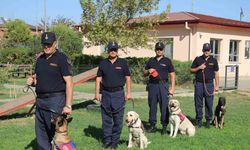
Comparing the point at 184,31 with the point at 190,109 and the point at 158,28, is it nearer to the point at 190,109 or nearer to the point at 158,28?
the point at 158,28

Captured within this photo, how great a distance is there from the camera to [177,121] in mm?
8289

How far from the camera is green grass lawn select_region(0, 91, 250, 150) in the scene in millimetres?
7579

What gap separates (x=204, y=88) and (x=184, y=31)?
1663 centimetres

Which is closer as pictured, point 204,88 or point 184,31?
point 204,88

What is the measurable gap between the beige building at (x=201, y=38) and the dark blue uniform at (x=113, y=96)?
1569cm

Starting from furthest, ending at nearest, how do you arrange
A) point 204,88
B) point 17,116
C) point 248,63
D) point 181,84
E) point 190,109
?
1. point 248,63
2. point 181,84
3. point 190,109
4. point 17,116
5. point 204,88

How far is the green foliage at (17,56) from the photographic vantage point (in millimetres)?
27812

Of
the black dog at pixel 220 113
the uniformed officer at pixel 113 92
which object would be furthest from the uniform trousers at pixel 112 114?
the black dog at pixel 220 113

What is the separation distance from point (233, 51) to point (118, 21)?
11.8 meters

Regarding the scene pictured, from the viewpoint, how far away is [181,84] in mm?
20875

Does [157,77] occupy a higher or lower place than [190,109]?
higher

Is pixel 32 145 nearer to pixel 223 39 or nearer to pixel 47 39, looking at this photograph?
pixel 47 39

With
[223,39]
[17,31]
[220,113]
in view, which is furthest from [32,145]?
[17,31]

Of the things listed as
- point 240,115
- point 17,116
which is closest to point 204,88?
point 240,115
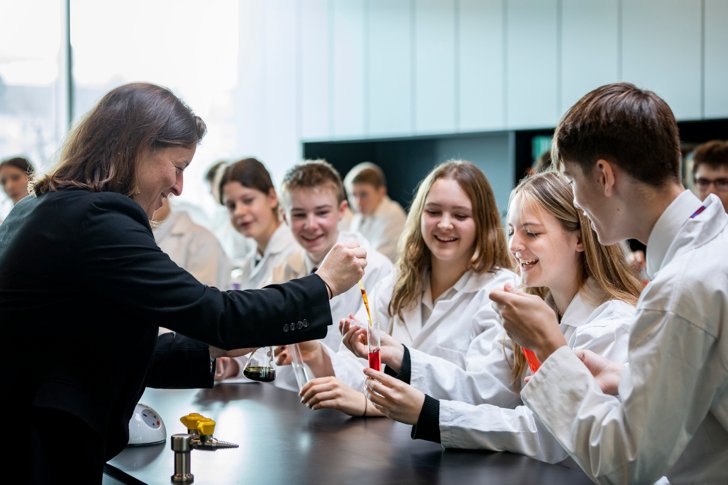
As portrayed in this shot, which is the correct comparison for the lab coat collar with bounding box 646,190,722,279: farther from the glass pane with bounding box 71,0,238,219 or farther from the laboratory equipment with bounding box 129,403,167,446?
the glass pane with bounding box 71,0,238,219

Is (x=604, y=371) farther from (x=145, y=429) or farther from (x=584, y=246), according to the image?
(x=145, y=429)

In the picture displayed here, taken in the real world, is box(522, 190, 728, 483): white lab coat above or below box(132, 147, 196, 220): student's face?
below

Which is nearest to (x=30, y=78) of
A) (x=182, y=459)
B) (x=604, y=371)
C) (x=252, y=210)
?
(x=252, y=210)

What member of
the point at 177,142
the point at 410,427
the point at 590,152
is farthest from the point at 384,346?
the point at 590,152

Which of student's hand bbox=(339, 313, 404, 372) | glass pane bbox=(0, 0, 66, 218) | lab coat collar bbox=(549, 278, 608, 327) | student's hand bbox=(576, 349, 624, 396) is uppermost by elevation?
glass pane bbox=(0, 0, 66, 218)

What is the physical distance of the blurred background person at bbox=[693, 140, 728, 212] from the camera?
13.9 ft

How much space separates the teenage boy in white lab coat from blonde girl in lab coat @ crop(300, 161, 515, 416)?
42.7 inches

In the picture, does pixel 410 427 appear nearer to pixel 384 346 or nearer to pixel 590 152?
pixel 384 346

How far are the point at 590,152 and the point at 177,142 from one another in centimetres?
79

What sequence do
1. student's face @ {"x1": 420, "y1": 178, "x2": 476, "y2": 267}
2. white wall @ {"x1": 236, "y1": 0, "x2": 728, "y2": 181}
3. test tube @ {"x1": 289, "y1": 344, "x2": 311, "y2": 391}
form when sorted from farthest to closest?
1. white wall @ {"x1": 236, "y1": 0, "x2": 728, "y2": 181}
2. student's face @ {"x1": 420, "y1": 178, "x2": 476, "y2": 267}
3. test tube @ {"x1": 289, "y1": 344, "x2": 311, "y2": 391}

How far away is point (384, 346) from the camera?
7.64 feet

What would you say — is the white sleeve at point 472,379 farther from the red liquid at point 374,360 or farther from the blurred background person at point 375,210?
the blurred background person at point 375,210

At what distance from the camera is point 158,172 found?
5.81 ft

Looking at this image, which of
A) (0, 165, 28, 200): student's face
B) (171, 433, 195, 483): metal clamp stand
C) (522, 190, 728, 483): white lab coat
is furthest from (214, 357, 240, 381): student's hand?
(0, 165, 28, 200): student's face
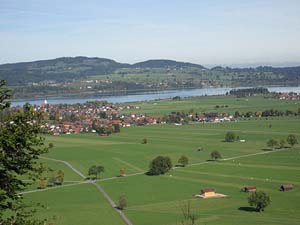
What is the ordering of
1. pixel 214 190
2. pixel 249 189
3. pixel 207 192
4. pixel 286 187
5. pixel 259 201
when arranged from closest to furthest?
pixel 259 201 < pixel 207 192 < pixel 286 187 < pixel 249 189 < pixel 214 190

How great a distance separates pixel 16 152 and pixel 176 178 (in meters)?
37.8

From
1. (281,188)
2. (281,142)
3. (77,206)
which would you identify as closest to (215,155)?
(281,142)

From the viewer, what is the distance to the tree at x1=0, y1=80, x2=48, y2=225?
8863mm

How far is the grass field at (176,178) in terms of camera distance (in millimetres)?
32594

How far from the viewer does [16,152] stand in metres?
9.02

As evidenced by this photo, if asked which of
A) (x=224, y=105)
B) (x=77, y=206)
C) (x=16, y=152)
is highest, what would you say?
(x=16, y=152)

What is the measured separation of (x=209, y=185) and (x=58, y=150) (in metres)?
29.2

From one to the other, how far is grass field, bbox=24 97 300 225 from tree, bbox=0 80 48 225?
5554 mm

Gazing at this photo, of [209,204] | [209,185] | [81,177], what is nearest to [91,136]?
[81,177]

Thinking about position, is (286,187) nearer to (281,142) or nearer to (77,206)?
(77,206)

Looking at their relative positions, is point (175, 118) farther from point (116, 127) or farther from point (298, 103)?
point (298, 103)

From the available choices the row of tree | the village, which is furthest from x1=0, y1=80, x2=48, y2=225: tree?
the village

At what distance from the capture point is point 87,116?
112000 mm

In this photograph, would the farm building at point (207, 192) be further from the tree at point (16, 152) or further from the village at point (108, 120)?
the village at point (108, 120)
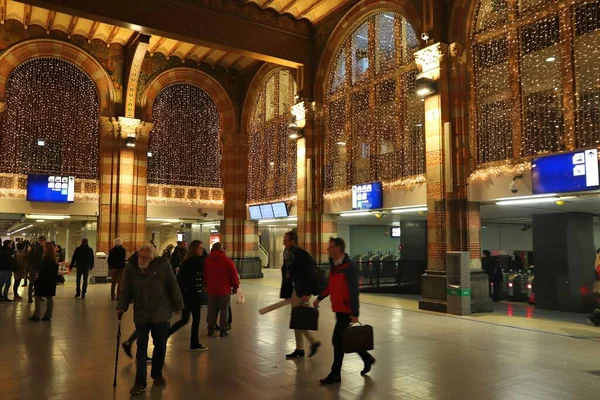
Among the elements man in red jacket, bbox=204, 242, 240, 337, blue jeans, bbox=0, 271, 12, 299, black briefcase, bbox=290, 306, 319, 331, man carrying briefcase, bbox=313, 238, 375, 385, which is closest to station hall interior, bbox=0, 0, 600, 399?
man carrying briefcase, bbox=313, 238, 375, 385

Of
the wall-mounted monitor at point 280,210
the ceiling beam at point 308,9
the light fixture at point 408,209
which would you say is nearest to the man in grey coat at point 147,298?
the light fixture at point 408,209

WRITTEN EXERCISE
Set down the complete material exactly, but do not include the images.

SOLUTION TO THIS TASK
Comparing the point at 184,31 with the point at 190,109 and the point at 158,28, is it nearer to the point at 190,109 or nearer to the point at 158,28?
the point at 158,28

Captured within this photo, how great a distance is there from the camera to [177,121] in mm?
8289

How far from the camera is green grass lawn select_region(0, 91, 250, 150) in the scene in millimetres?
7579

What gap separates (x=204, y=88) and (x=184, y=31)?
1663 centimetres

Which is closer as pictured, point 204,88 or point 184,31?
point 204,88

What is the measurable gap between the beige building at (x=201, y=38) and the dark blue uniform at (x=113, y=96)?
1569cm

Starting from furthest, ending at nearest, how do you arrange
A) point 204,88
B) point 17,116
C) point 248,63
D) point 181,84
E) point 190,109
?
1. point 248,63
2. point 181,84
3. point 190,109
4. point 17,116
5. point 204,88

How far is the green foliage at (17,56) from the photographic vantage point (in millimetres)?
27812

Of
the black dog at pixel 220 113
the uniformed officer at pixel 113 92
which object would be furthest from the uniform trousers at pixel 112 114?
the black dog at pixel 220 113

What is the separation distance from point (233, 51) to point (118, 21)?
11.8 meters

Regarding the scene pictured, from the viewpoint, how far away is [181,84] in mm?
20875

Does [157,77] occupy a higher or lower place than [190,109]?
higher

Is pixel 32 145 nearer to pixel 223 39 or nearer to pixel 47 39, looking at this photograph?
pixel 47 39

With
[223,39]
[17,31]
[220,113]
in view, which is furthest from [32,145]?
[17,31]

Of the things listed as
- point 240,115
- point 17,116
which is closest to point 204,88?
point 240,115
As portrayed in this shot, which is the correct comparison for the lab coat collar with bounding box 646,190,722,279: farther from the glass pane with bounding box 71,0,238,219 or farther from the laboratory equipment with bounding box 129,403,167,446?
the glass pane with bounding box 71,0,238,219

Is (x=604, y=371) farther from (x=145, y=429) or farther from (x=584, y=246), according to the image?
(x=145, y=429)

In the picture displayed here, taken in the real world, is box(522, 190, 728, 483): white lab coat above or below box(132, 147, 196, 220): student's face?
below

Which is nearest to (x=30, y=78) of
A) (x=182, y=459)
B) (x=604, y=371)
C) (x=252, y=210)
?
(x=252, y=210)

What member of
the point at 177,142
the point at 410,427
the point at 590,152
is farthest from the point at 384,346?
the point at 590,152

Which of student's hand bbox=(339, 313, 404, 372) | glass pane bbox=(0, 0, 66, 218) | lab coat collar bbox=(549, 278, 608, 327) | student's hand bbox=(576, 349, 624, 396) is uppermost by elevation?
glass pane bbox=(0, 0, 66, 218)

What is the physical distance of the blurred background person at bbox=[693, 140, 728, 212] from the camera?
13.9 ft

How much space separates the teenage boy in white lab coat from blonde girl in lab coat @ crop(300, 161, 515, 416)?
42.7 inches

In the picture, does pixel 410 427 appear nearer to pixel 384 346 or nearer to pixel 590 152?
pixel 384 346

How far are the point at 590,152 and the point at 177,142 from one another in centimetres?
79

What sequence do
1. student's face @ {"x1": 420, "y1": 178, "x2": 476, "y2": 267}
2. white wall @ {"x1": 236, "y1": 0, "x2": 728, "y2": 181}
3. test tube @ {"x1": 289, "y1": 344, "x2": 311, "y2": 391}
form when sorted from farthest to closest?
1. white wall @ {"x1": 236, "y1": 0, "x2": 728, "y2": 181}
2. student's face @ {"x1": 420, "y1": 178, "x2": 476, "y2": 267}
3. test tube @ {"x1": 289, "y1": 344, "x2": 311, "y2": 391}

How far away is point (384, 346) from the camera?
7.64 feet

What would you say — is the white sleeve at point 472,379 farther from the red liquid at point 374,360 or farther from the blurred background person at point 375,210?
the blurred background person at point 375,210

At what distance from the camera is point 158,172 found?
5.81 ft

Looking at this image, which of
A) (0, 165, 28, 200): student's face
B) (171, 433, 195, 483): metal clamp stand
C) (522, 190, 728, 483): white lab coat
is furthest from (214, 357, 240, 381): student's hand?
(0, 165, 28, 200): student's face
What is the ordering of
1. pixel 214 190
2. pixel 249 189
3. pixel 207 192
4. pixel 286 187
5. pixel 259 201
when arranged from closest to furthest?
pixel 259 201 < pixel 207 192 < pixel 286 187 < pixel 249 189 < pixel 214 190

How great a distance separates pixel 16 152 and pixel 176 178 (in meters)?
37.8

From
1. (281,188)
2. (281,142)
3. (77,206)
which would you identify as closest to (215,155)?
(281,142)

From the viewer, what is the distance to the tree at x1=0, y1=80, x2=48, y2=225?
8863mm

How far is the grass field at (176,178) in terms of camera distance (in millimetres)?
32594

How far from the viewer does [16,152] stand in metres?
9.02

As evidenced by this photo, if asked which of
A) (x=224, y=105)
B) (x=77, y=206)
C) (x=16, y=152)
is highest, what would you say?
(x=16, y=152)

What is the measured separation of (x=209, y=185) and (x=58, y=150) (in metres)?
29.2

From one to the other, how far is grass field, bbox=24 97 300 225 from tree, bbox=0 80 48 225?
5554 mm

Gazing at this photo, of [209,204] | [209,185] | [81,177], what is nearest to [91,136]?
[81,177]

Thinking about position, is (286,187) nearer to (281,142) or nearer to (77,206)?
(77,206)

Looking at their relative positions, is point (175, 118) farther from point (116, 127) or farther from point (298, 103)?
point (298, 103)

From the available choices the row of tree | the village, which is furthest from x1=0, y1=80, x2=48, y2=225: tree?
the village

At what distance from the capture point is point 87,116?
112000 mm

In this photograph, would the farm building at point (207, 192) be further from the tree at point (16, 152) or further from the village at point (108, 120)?
the village at point (108, 120)
Among the elements man in red jacket, bbox=204, 242, 240, 337, blue jeans, bbox=0, 271, 12, 299, black briefcase, bbox=290, 306, 319, 331, man carrying briefcase, bbox=313, 238, 375, 385, which is closest to station hall interior, bbox=0, 0, 600, 399?
man carrying briefcase, bbox=313, 238, 375, 385

Of
the wall-mounted monitor at point 280,210
the ceiling beam at point 308,9
the light fixture at point 408,209
which would you say is nearest to the man in grey coat at point 147,298?
the light fixture at point 408,209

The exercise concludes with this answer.